PriPrune: Quantifying and Preserving Privacy in Pruned Federated Learning

Abstract

Model pruning has been proposed as a technique for reducing the size and complexity of Federated learning (FL) models. By making local models coarser, pruning is intuitively expected to improve protection against privacy attacks. However, the level of this expected privacy protection has not been previously characterized, or optimized jointly with utility.

In this paper, we first characterize the privacy offered by pruning. We establish information-theoretic upper bounds on the information leakage from pruned FL and we experimentally validate them under state-of-the-art privacy attacks across different FL pruning schemes. Second, we introduce PriPrune – a privacy-aware algorithm for pruning in FL. PriPrune uses defense pruning masks, which can be applied locally after any pruning algorithm, and adapts the defense pruning rate to jointly optimize privacy and accuracy.

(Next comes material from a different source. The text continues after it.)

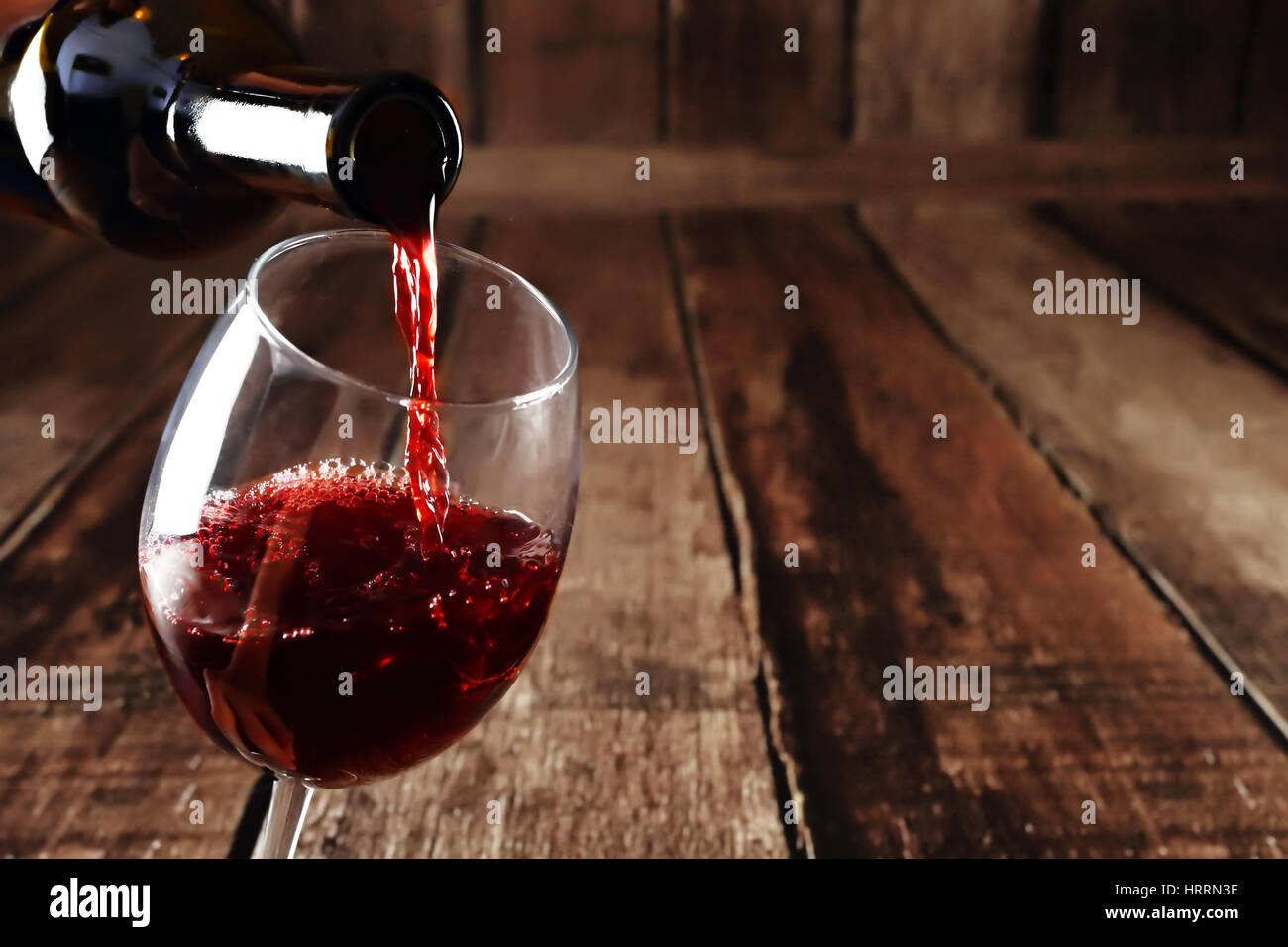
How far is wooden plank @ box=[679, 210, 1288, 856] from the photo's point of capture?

Another key idea in the design of PriPrune is Pseudo-Pruning: it undergoes defense pruning within the local model and only sends the pruned model to the server; while the weights pruned out by defense mask are withheld locally for future local training rather than being removed. We show that PriPrune significantly improves the privacy-accuracy tradeoff compared to state-of-the-art pruned FL schemes. For example, on the FEMNIST dataset, PriPrune improves the privacy of PruneFL by 45.5% without reducing accuracy.